Here I'm attempting to implement a neural network with a single hidden layer to classify two training examples. This network utilizes the sigmoid activation function.
The layers dimensions and weights are as follows :
X : 2X4
w1 : 2X3
l1 : 4X3
w2 : 2X4
Y : 2X3
I'm experiencing an issue in back propagation where the matrix dimensions are not correct. This code :
import numpy as np
M = 2
learning_rate = 0.0001
X_train = np.asarray([[1,1,1,1] , [0,0,0,0]])
Y_train = np.asarray([[1,1,1] , [0,0,0]])
X_trainT = X_train.T
Y_trainT = Y_train.T
A2_sig = 0;
A1_sig = 0;
def sigmoid(z):
    s = 1 / (1 + np.exp(-z))  
    return s
def forwardProp() : 
    global A2_sig, A1_sig;
    w1=np.random.uniform(low=-1, high=1, size=(2, 2))

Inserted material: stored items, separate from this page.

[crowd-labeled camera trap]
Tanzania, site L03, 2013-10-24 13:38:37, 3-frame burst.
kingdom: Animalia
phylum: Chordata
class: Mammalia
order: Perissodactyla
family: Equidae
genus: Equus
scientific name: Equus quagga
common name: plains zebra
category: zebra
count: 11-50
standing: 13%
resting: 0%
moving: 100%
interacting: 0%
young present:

    b1=np.random.uniform(low=1, high=1, size=(2, 1))
    w1 = np.concatenate((w1 , b1) , axis=1)
    A1_dot = np.dot(X_trainT , w1)
    A1_sig = sigmoid(A1_dot).T
    w2=np.random.uniform(low=-1, high=1, size=(4, 1))
    b2=np.random.uniform(low=1, high=1, size=(4, 1))

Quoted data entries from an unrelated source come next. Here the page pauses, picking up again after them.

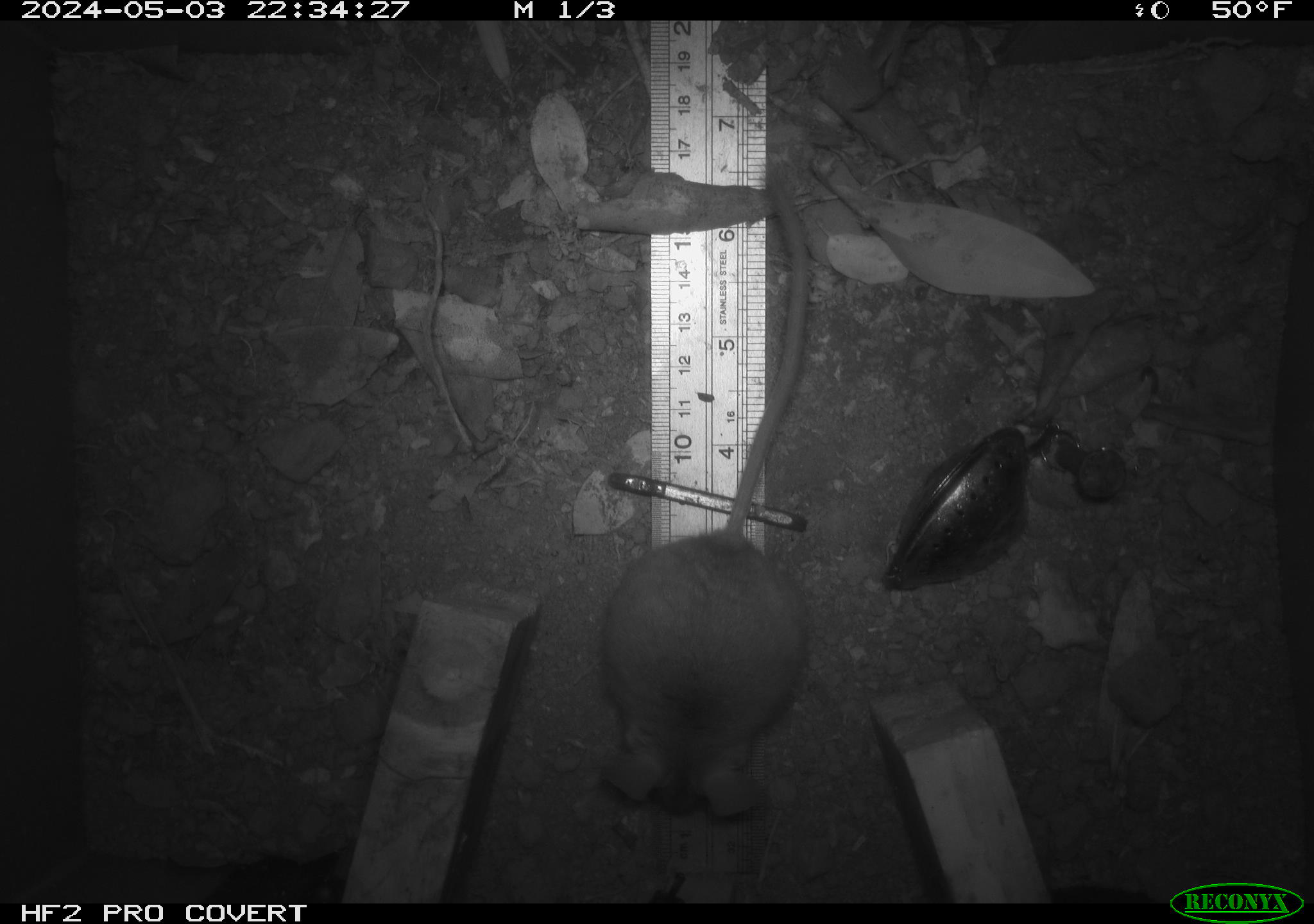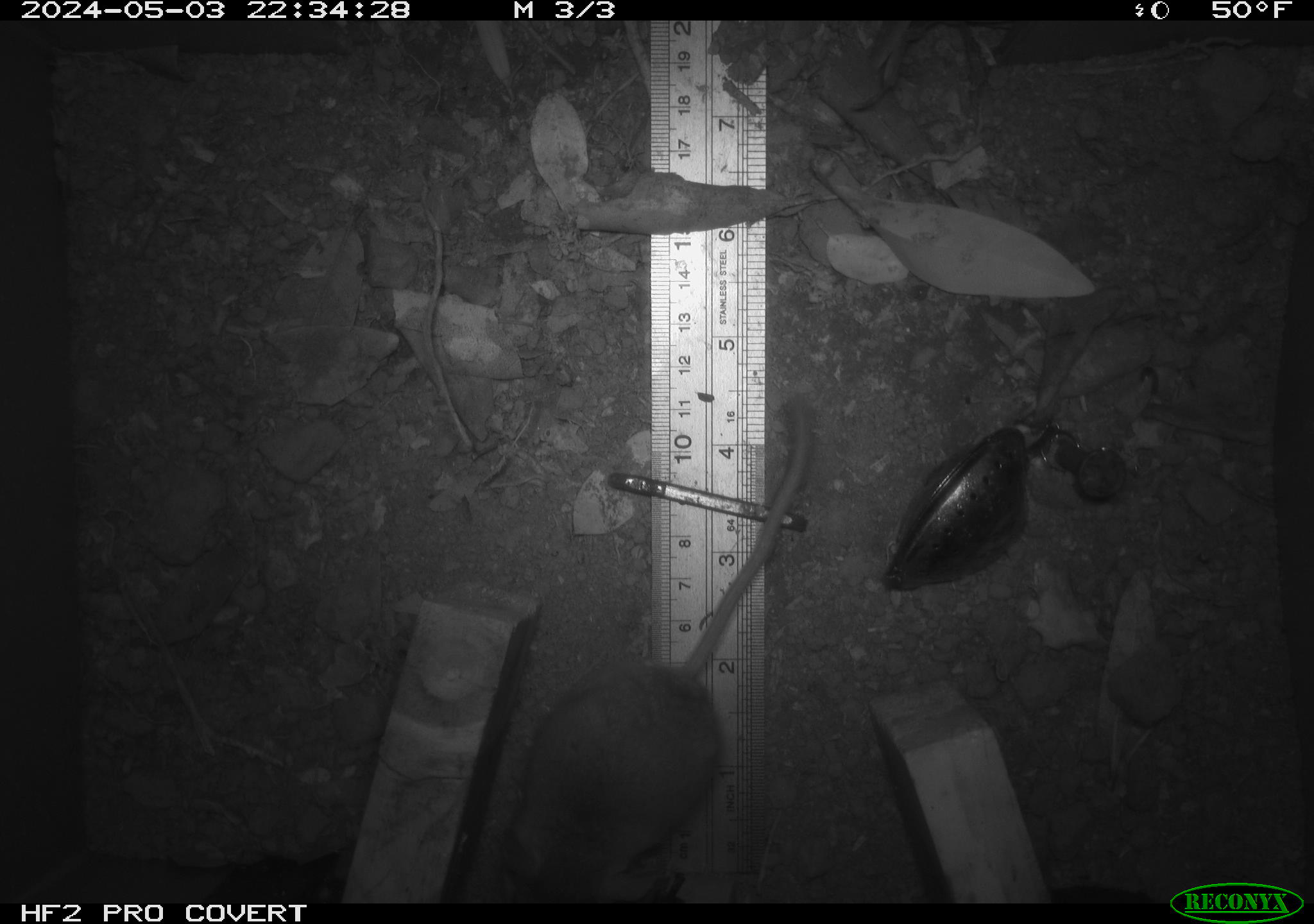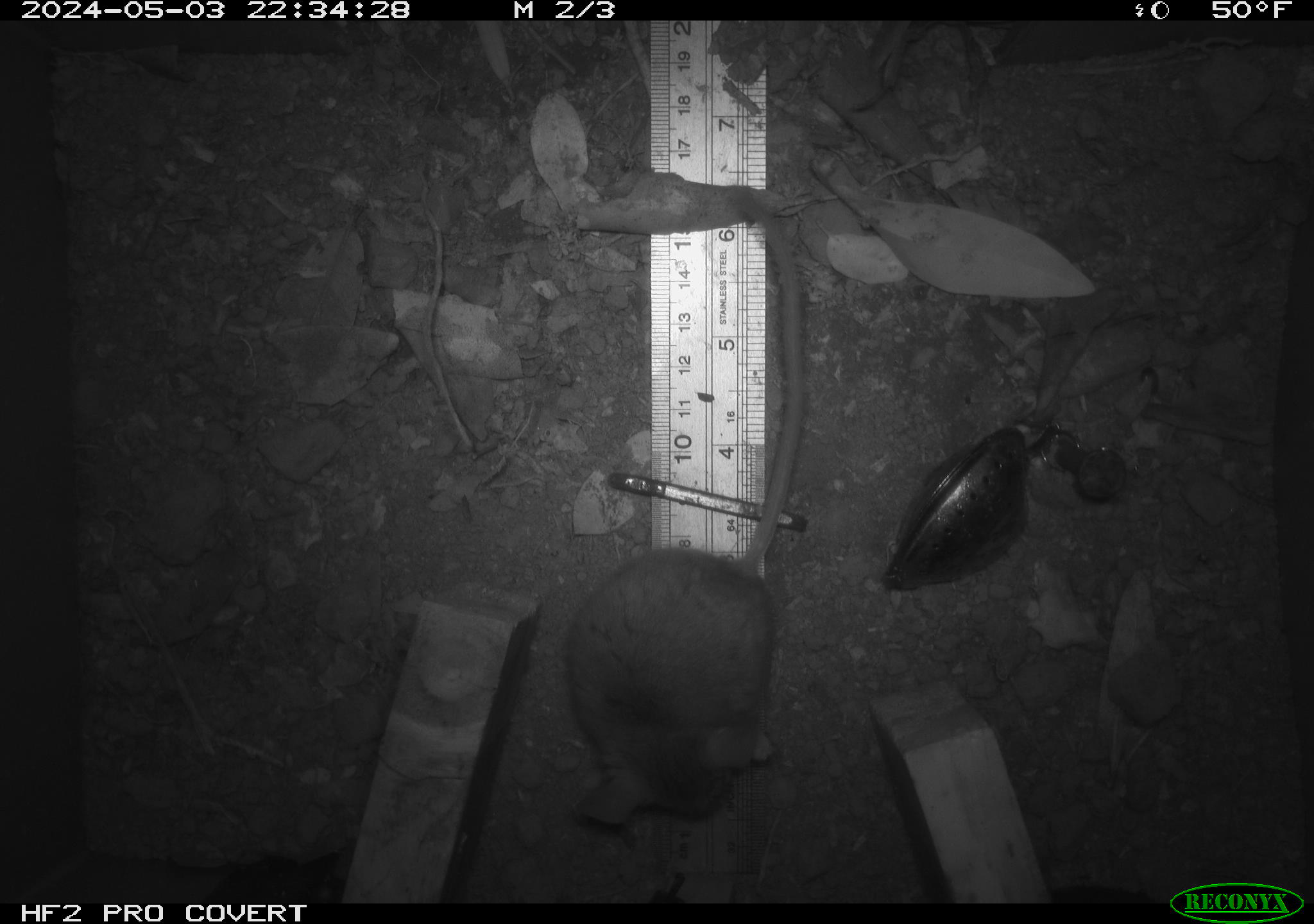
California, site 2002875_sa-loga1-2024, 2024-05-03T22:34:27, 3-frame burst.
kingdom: Animalia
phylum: Chordata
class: Mammalia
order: Rodentia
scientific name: Rodentia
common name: mouse species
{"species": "mouse species (Rodentia)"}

    w2 = np.concatenate((w2 , b2) , axis=1)
    A2_dot = np.dot(A1_sig, w2)
    A2_sig = sigmoid(A2_dot)
def backProp() : 
    global A2_sig;
    global A1_sig;
    error1 = np.dot((A2_sig - Y_trainT).T, A1_sig / M)
    print(A1_sig)
    print(error1)
    error2 = A1_sig.T - error1
forwardProp()
backProp()
Returns error :
ValueError                                Traceback (most recent call last)
<ipython-input-605-5aa61e60051c> in <module>()
     45 
     46 forwardProp()
---> 47 backProp()
     48 
     49 # dw2 = np.dot((Y_trainT - A2_sig))

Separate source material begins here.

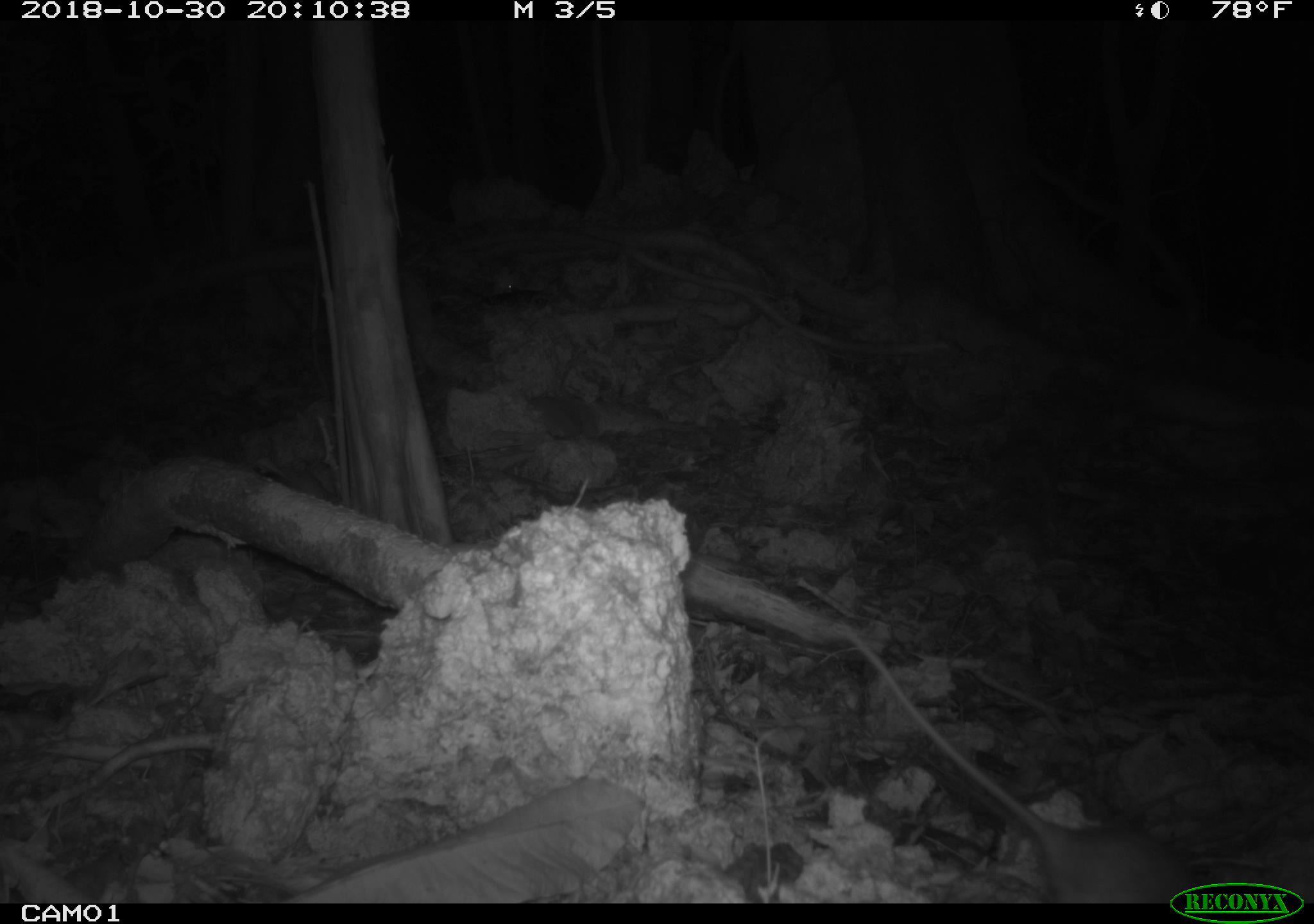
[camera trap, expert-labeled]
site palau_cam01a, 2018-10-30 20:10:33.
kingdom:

<ipython-input-605-5aa61e60051c> in backProp()
     42     print(A1_sig)
     43     print(error1)
---> 44     error2 = A1_sig.T - error1
     45 
     46 forwardProp()
ValueError: operands could not be broadcast together with shapes (4,3) (2,4) 
How to compute error for previous layer ?
Update :
import numpy as np
M = 2
learning_rate = 0.0001
X_train = np.asarray([[1,1,1,1] , [0,0,0,0]])
Y_train = np.asarray([[1,1,1] , [0,0,0]])
X_trainT = X_train.T
Y_trainT = Y_train.T
A2_sig = 0;
A1_sig = 0;
def sigmoid(z):
    s = 1 / (1 + np.exp(-z))  
    return s
A1_sig = 0;
A2_sig = 0;
def forwardProp() : 
    global A2_sig, A1_sig;
    w1=np.random.uniform(low=-1, high=1, size=(4, 2))
    b1=np.random.uniform(low=1, high=1, size=(2, 1))
    A1_dot = np.dot(X_train , w1) + b1
    A1_sig = sigmoid(A1_dot).T
    w2=np.random.uniform(low=-1, high=1, size=(2, 3))
    b2=np.random.uniform(low=1, high=1, size=(2, 1))
    A2_dot = np.dot(A1_dot , w2) + b2
    A2_sig = sigmoid(A2_dot)
    return(A2_sig)
def backProp() : 
    global A2_sig;
    global A1_sig;
    error1 = np.dot((A2_sig - Y_trainT.T).T , A1_sig / M)
    error2 = error1 - A1_sig
    return(error1)
print(forwardProp())
print(backProp())
Returns error :
ValueError                                Traceback (most recent call last)
<ipython-input-664-25e99255981f> in <module>()
     47 
     48 print(forwardProp())
---> 49 print(backProp())
<ipython-input-664-25e99255981f> in backProp()
     42 
     43     error1 = np.dot((A2_sig - Y_trainT.T).T , A1_sig / M)
---> 44     error2 = error1.T - A1_sig
     45 
     46     return(error1)
ValueError: operands could not be broadcast together with shapes (2,3) (2,2) 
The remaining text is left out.